Wednesday, September 23, 2009

The Danger of Hasty Passage of Massive Legislation


It is never too much to ask members of congress to make informed decisions. Clearly, informed decision-making is a necessity when the decisions affect each of us on a massive scale. However, in today’s congressional environment, a call for effort…a call for responsibility…a call for general decency is met with upturned noses and a resounding “frankly I don’t give a da… (Well we all know what they don’t give).”

But we still give. We give our votes, our support, our money, and countless other things to these scoundrels. Sure, we don’t always gladly do it. At times we begrudgingly claim our support was only given in the interest of choosing “the lesser of two evils.” Well I don’t choose evil, and I don’t believe in subsidizing failure. So what is my remedy? Send the cowards home.

If one does not do one’s job, one is fired. I don’t care if they are a service/manufacturing employee, president, congressman, or governor.

So you might ask, “What is he railing against this time?”

The Washington Times reports:

Democrats on the Senate Finance Committee on Wednesday turned back a Republican amendment to wait 72 hours and require a full cost estimate before the final committee vote on the health care reform bill [There was one democratic defector to be fair].

…The amendment would have delayed a vote on the final bill for about two weeks to allow the Congressional Budget Office to complete its final analysis on the cost and implications of the legislation.


What we see here is not an unreasonable request. The measure would have allowed each side to have a chance to read the massive bill as well as to have a full CBO report on projected costs of the bill.

I believe Sen. John Kerry (D-MA) was correct in noting, “This was fundamentally a delay tactic.” Yes, it probably was, but there are two main reasons why that should not matter.

First: Sen. Grassley was right when he claimed, "It's what [the public] expects us to do anyway -- read a bill before you vote on it." We expect it because we expect decisions to be informed and complete. These bills are massive and stuffed with all types of questionable appropriations and mandates. When someone swears to protect the Constitution of the United States, as all congressmen do, he must look to the bills content to see if it runs afoul to the supreme law of the land. It is in the job subscription, and it is necessary.

Second: Why are you afraid of delay, Sen. Kerry? Sir, I don’t know if you have ever read JRR Tolkien, but perhaps you should take the advice of Treebeard and “don’t be so hasty.” What you are doing in DC is of long-term significance. If we need health insurance reform, let it be done in a manner that will provide sound results. Let the job be thorough, and do it right. Our nation is not served by a bill slapped together by special interests and pushed through at a pace unbefitting of democratic discourse.

This is not the first time that the reading of a bill has been discouraged and neglected. It has happened many times before, and I am sure it will happen many times in the future. Moreover, this behavior is truly problematic and a grave threat to our liberty.

Most bills are too long, and there is no need for it to be so.

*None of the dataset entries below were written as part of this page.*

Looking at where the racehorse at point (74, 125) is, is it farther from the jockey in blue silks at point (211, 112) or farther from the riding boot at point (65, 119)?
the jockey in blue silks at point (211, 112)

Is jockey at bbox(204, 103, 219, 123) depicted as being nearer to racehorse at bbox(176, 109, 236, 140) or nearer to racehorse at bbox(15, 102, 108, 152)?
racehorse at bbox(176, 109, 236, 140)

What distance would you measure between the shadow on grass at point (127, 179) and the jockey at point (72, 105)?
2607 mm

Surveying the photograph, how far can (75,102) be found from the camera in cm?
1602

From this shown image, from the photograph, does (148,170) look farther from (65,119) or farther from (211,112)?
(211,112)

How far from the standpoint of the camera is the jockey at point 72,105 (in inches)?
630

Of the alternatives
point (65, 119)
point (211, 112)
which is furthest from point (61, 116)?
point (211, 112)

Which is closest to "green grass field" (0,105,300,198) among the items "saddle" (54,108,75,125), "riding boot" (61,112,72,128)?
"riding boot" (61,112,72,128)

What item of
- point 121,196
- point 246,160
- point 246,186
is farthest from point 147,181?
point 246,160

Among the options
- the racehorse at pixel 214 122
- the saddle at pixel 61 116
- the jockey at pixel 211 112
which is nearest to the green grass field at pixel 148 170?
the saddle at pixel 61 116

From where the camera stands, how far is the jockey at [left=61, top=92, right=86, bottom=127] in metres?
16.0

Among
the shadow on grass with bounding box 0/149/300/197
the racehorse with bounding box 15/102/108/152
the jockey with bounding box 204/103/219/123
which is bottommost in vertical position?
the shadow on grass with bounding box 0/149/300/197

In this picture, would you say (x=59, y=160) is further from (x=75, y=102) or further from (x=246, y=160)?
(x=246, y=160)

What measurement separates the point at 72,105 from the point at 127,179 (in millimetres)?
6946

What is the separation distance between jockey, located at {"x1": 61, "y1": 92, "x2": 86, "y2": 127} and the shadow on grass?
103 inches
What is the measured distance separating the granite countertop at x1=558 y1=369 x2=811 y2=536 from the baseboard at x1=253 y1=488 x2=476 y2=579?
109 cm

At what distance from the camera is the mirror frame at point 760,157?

Length does not guarantee thoroughness or competence. The only guarantee length provides is the guarantee of more hiding places for pork and unconstitutional clauses to hide and wait.

Some of our “best” bills ever before congress have been short and to the point. Many of these bills were written by lawmakers and framed with the people’s interest at heart. This is not the case with most of our major pieces of legislation in this day in age. Our “lawmakers” vote on pork-bloated patchworks that are framed by special interest groups whose main focus is their own profits and pocket-lining.

This truth is merely a result of how we as a society view government. As we look at government as our keeper and sole provider, we should not be surprised that powerful interests groups hold the same view. In a government based on looting and a "get while the getting’s good" attitude, these interests are merely acting out the beliefs held by many in society.

With this I will conclude: hasty passage of large bills is a danger to our liberties.

Many of the same Republicans now calling foul as the Democrats pass a bloated, unconstitutional bill were the same ones trying to ram an bloated, unconstitutional “Patriot Act” down the throats of the American people at an alarmingly rapid pace.

What was left behind was a mistake, an infringement of civil liberties, and an America no safer. In fact, the sole result was an America whose citizens needed only to look to unchecked government violations of constitutional protection to find a true source of terror.

Big bills can be dangerous based on the nature of the beast; unread big bills passed in haste are even worse.

The worst of all, however, are laws that are not passed in pursuance to the constitution and treated as the supreme law of the land.

Let’s hold our elected officials accountable in both the fruits of their labor and the steps taken to get there.